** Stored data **
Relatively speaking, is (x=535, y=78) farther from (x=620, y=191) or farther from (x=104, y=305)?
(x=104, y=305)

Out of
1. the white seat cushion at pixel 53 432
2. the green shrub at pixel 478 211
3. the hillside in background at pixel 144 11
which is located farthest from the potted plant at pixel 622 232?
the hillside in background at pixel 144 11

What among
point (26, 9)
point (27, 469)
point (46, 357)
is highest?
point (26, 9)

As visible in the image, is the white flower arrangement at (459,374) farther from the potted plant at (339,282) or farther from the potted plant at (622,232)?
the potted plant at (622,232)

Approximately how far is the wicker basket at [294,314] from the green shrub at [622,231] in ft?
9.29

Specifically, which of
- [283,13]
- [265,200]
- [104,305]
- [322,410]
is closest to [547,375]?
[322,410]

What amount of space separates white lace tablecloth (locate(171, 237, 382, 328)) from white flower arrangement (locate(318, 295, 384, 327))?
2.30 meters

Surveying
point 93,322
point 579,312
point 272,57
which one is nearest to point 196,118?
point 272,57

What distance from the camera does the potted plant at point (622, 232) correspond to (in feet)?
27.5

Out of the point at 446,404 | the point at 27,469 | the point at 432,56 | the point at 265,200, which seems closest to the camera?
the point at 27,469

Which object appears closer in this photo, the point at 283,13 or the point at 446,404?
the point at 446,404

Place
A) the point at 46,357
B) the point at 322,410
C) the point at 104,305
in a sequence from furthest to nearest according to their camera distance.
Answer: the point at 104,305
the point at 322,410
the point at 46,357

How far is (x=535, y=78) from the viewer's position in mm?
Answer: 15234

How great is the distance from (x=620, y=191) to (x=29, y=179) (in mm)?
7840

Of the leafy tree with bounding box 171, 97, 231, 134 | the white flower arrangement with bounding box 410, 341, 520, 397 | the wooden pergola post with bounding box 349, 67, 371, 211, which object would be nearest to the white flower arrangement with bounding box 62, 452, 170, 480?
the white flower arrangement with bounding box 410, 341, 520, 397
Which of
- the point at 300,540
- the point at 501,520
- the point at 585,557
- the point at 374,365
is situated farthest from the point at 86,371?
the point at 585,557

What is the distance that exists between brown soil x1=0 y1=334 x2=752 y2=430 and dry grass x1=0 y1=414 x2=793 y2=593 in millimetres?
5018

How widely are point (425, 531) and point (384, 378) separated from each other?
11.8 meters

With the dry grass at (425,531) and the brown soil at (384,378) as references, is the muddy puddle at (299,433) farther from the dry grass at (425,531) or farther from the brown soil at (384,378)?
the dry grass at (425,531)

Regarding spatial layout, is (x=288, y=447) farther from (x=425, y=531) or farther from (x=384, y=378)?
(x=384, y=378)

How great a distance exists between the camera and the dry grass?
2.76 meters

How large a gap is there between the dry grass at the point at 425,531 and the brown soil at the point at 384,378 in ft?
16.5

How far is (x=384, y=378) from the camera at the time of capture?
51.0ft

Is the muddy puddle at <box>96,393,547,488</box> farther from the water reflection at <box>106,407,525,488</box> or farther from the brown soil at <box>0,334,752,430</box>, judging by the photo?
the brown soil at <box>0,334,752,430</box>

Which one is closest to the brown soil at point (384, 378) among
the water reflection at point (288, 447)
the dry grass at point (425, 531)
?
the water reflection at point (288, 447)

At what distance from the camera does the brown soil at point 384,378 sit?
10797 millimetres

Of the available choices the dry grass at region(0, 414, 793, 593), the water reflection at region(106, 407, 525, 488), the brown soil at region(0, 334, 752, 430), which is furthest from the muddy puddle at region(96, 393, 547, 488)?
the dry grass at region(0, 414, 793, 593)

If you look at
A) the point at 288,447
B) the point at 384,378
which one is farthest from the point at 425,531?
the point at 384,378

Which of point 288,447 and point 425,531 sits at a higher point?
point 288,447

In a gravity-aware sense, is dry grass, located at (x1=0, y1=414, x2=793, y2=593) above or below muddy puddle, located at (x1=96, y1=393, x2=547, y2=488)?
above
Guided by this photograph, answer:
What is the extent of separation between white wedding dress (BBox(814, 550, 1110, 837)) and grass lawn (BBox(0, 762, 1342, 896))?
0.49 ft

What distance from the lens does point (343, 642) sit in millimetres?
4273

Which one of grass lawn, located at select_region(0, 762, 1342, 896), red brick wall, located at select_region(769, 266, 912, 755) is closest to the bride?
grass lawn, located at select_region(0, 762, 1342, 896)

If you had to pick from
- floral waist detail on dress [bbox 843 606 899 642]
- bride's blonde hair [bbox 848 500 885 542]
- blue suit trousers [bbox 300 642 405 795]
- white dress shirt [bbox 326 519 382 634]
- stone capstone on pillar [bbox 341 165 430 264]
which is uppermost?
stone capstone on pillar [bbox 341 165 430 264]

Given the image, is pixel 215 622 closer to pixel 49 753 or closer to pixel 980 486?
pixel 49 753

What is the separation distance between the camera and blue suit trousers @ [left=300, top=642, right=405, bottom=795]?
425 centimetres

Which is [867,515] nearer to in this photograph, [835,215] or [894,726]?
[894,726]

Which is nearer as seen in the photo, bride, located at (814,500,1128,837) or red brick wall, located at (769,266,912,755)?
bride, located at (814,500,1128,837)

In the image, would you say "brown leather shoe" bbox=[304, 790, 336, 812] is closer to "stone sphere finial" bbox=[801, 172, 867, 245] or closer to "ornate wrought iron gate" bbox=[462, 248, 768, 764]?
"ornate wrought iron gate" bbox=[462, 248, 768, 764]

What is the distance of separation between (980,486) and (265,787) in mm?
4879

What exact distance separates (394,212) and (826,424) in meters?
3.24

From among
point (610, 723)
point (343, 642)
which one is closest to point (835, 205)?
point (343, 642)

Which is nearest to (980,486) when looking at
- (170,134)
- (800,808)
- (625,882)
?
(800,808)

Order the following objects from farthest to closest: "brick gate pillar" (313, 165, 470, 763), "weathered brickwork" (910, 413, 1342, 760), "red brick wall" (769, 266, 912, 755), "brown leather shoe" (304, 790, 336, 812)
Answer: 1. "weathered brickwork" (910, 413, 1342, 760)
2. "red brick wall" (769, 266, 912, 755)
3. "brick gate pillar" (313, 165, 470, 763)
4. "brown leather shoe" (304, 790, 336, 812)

** Description of the task **
Repeat exactly the lines above from the line that contains "Which is [867,515]" through the end. Include both of these ends; leave out everything else.

** Complete answer **
Which is [867,515] nearer to in this photograph, [835,215] or [894,726]?
[894,726]

Which is nearer as seen in the photo, bride, located at (814,500,1128,837) or red brick wall, located at (769,266,912,755)?
bride, located at (814,500,1128,837)

In the image, would you say "brown leather shoe" bbox=[304, 790, 336, 812] is closer to "stone sphere finial" bbox=[801, 172, 867, 245] or closer to "ornate wrought iron gate" bbox=[462, 248, 768, 764]?
"ornate wrought iron gate" bbox=[462, 248, 768, 764]

What is the distance of separation between (980,486) and (265,787) in mm?
4879

What exact distance separates (394,212) and (826,424) in meters?
3.24

From among
point (610, 723)
point (343, 642)
which one is closest to point (835, 205)?
point (343, 642)

Which is nearest to (980,486) when looking at
- (170,134)
- (800,808)
- (625,882)
?
(800,808)

Order the following objects from farthest to closest: "brick gate pillar" (313, 165, 470, 763), "weathered brickwork" (910, 413, 1342, 760), "red brick wall" (769, 266, 912, 755), "brown leather shoe" (304, 790, 336, 812)
Answer: 1. "weathered brickwork" (910, 413, 1342, 760)
2. "red brick wall" (769, 266, 912, 755)
3. "brick gate pillar" (313, 165, 470, 763)
4. "brown leather shoe" (304, 790, 336, 812)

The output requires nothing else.